**Prompt**
Reproduce every one of the following rows verbatim, omitting the pictures.
▶
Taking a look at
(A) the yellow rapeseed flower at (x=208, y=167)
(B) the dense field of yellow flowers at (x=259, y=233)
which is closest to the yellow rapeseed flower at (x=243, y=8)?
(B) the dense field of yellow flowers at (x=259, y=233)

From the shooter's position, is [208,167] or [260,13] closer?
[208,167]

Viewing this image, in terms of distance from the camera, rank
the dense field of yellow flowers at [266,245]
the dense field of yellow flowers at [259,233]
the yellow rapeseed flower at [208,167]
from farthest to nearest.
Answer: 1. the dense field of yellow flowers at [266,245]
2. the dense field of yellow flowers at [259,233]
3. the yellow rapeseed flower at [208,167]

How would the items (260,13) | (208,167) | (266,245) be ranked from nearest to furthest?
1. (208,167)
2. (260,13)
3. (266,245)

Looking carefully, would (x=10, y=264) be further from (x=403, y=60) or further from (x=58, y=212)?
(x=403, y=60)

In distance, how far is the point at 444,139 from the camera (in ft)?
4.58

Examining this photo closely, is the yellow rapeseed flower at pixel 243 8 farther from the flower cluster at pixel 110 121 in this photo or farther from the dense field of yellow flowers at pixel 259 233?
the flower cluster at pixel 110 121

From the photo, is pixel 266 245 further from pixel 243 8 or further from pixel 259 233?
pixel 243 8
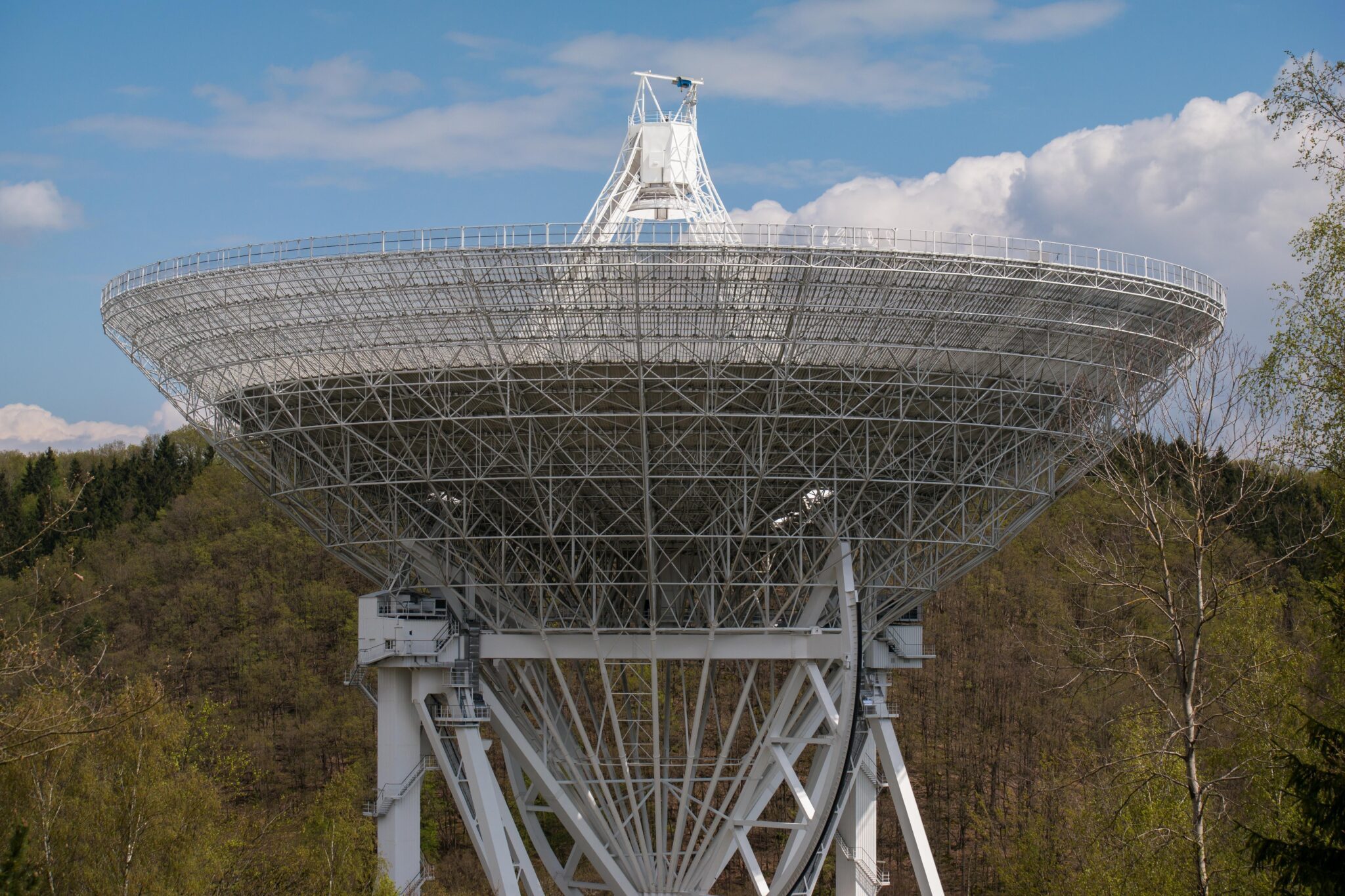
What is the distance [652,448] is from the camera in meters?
31.3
◀
**Solution**
Taking a look at
(A) the yellow rapeseed flower at (x=208, y=167)
(B) the dense field of yellow flowers at (x=259, y=233)
which is closest to the yellow rapeseed flower at (x=243, y=8)?
(B) the dense field of yellow flowers at (x=259, y=233)

From the shooter's position, is [208,167] or [260,13] closer?
[208,167]

Viewing this image, in terms of distance from the camera, rank
the dense field of yellow flowers at [266,245]
the dense field of yellow flowers at [259,233]
the yellow rapeseed flower at [208,167]
from farthest to nearest.
Answer: 1. the dense field of yellow flowers at [266,245]
2. the dense field of yellow flowers at [259,233]
3. the yellow rapeseed flower at [208,167]

How would the items (260,13) | (208,167) | (266,245) be ranked from nearest to furthest?
1. (208,167)
2. (260,13)
3. (266,245)

Looking carefully, would (x=10, y=264) be further from (x=403, y=60) or further from (x=58, y=212)?
(x=403, y=60)

In distance, how far is the point at 444,139 from the camera (in ft)?
4.58

Examining this photo closely, is the yellow rapeseed flower at pixel 243 8 farther from the flower cluster at pixel 110 121 in this photo or farther from the dense field of yellow flowers at pixel 259 233?
the flower cluster at pixel 110 121

From the photo, is pixel 266 245 further from pixel 243 8 or further from pixel 259 233?
pixel 243 8
What is the distance [652,448] is from the camera in meters?
31.3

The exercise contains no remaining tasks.